Comment eatered! *smiles*
Mars conjunct Pluto in Libra/9th house, sextile Saturn in Leo/7th house, and Neptune in Sag/12th.
I voted “Not sure. I may do this but if so, it’s subconscious”. I may disappear at inopportune times, and so make myself guilty of neglect – but only until an actual relationship is established.
Mars, Uranus, Pluto stellium in Virgo in 2nd, Sag sun/mercury in 5th, moon in gemini. venus in scorpio in 4th
I am absolutely above game playing at the outset. However, once I’m sure my affection is returned, I will play and flirt like crazy! Not “games” as in advance/retreat – my playing is about understanding what turns that guy on and surprising him with doing just that behaviour or with those outfits or clothes he likes (within limits & if it’s not illegal).
Mars in Gem 6th house(Mars opp Jup, Sun conj Mars)
I was totally guilty of coming on strong to someone then withdrawing myself completely!! Not for fun.. more because I didn’t feel the chemistry between me and that person any longer than the flick of a light switch… even if the sex was good I still wouldn’t get myself involved in anything more… I’m sure my moon in Cap also helped…
Mars in Cap in the 4th but Venus in Aqu opp moon in Leo plus Aqu sun brings the pull-push syndrome. Now that I’m a bit older and more aware I don’t have much of a problem anymore, much like your friend.
I loathe manipulation for shits and giggles. I don’t like that about people with Scorpio. One guy who fell in love with me thought I like to manipulate and hurt people for my own fun. What the fuck?! I was a thoughtless fool who didn’t know what love is, but nothing else. I do send out a lot of mixed messages, though. I have a Gemini Sun and Mars in the 12th, I feel like my sexuality and the quirky personality I like to project are different and compartmentalized from each other. But I think too much bluntness in a relationship is boring. There should be play, but not the malicious kind.

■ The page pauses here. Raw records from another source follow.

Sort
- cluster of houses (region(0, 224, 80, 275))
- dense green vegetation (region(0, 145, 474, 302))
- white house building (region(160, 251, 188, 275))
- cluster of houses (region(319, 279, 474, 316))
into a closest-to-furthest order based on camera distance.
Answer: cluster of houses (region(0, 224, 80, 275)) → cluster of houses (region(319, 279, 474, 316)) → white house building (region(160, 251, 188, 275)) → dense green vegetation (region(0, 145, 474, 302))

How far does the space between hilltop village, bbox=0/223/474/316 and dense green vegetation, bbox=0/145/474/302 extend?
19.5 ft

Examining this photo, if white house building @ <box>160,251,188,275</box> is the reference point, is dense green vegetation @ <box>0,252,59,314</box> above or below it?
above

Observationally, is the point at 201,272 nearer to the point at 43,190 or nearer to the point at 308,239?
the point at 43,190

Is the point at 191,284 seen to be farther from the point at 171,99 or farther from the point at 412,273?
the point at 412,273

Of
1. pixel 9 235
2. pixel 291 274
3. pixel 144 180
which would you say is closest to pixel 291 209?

My Scorpio friend comes up to someone and says, “I want to have sex tonight, are you in?” I think that’s a little blunt.
I like that there are more people with Mars in the 12th now 🙂
hmm I have mars in gemini conjuct venus in taurus in my 12th,and I am an aries with a moon in scorpio.
I hate games with a passion.emotional games that is.give me a puzzle and I am like a dog with a bone.LOVE it!

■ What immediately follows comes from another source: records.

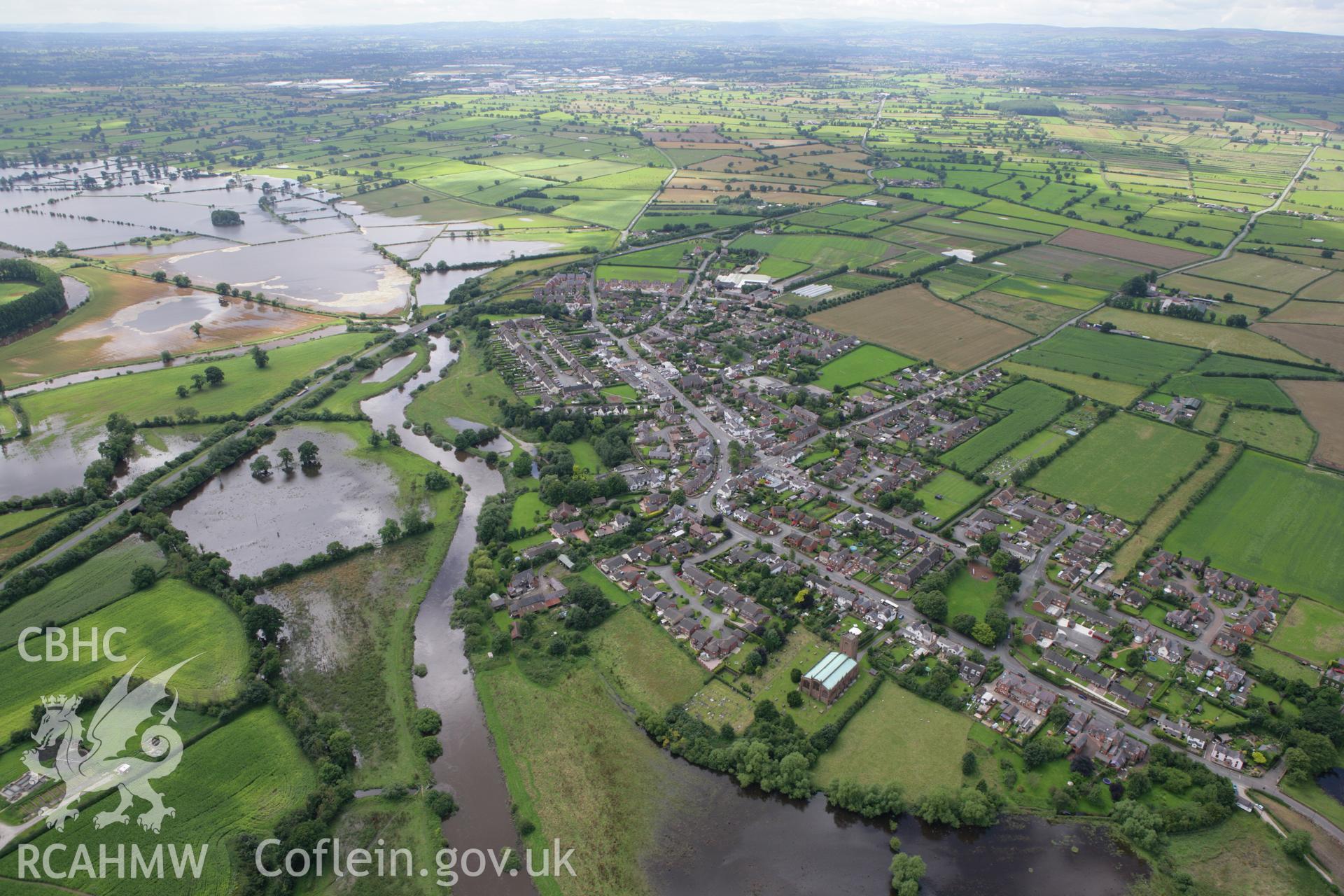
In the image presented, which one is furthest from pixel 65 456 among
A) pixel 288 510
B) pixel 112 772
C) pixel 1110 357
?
pixel 1110 357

however,I notice that I am always doing the “lawyer” thing and very subtle about gathering information from others.I dont use it to game play but i am always trying to understand everything and everyone to greater depths and in the process subtly and indirectly get people to share things with me they otherwise would not.

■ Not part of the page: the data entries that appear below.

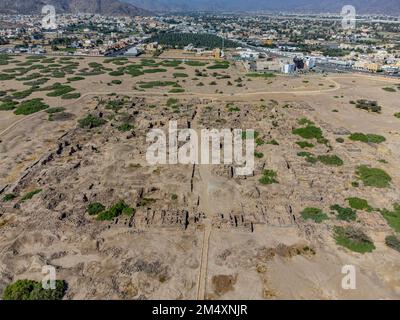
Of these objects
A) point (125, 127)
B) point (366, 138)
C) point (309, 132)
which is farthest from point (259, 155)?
point (125, 127)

so there is an element of gameplay but it is from a neutral,non emotional game playing headspace.
oh yeah not to mention that the mars in gem and venus in tau are also conjuct saturn in gem,also in the 12th….and opposite my neptune.not always a fun little combo 😉
Taurus Mars opposite Scorpio Neptune-ASC conjunction. I never intend to play games, since I think of myself as a straight shooter, but I must be without realizing it. I’ve had several men accuse me of manipulation, so objectively it would seem I am doing it even if I don’t feel like that’s what I’m doing. Or maybe this is just more of the endless projection I get having a near exact Neptune-ASC conjunction…. Who knows.”
Stephanie said that over a year ago and having just read it I wondered mine is almost same but opposite… My ASC 4 Gemini mars 16 degrees 12 opposite Moon scorp 29 6th,,, desc 4 sag neptune 5 sag 7th… Do I actract those who manipulate and play games? DO I play games.. questioning alot about myself and those around me lately..
I have Moon and Venus in Gemini in 7th Opposing Uranus in Sagittarius in 2nd Cusp.
I really mean to but I’m hot and cold everyday.
I’m a scorpio rising too with Saturn in there.
Recently, I’ve realised I manipulate people but not on purpose.
My moon conjuncts venus in gemini in 7th and trines Jupiter in aquarius. I don’t want to tied down. I guess I love making people like me a lot and when they do, I move on.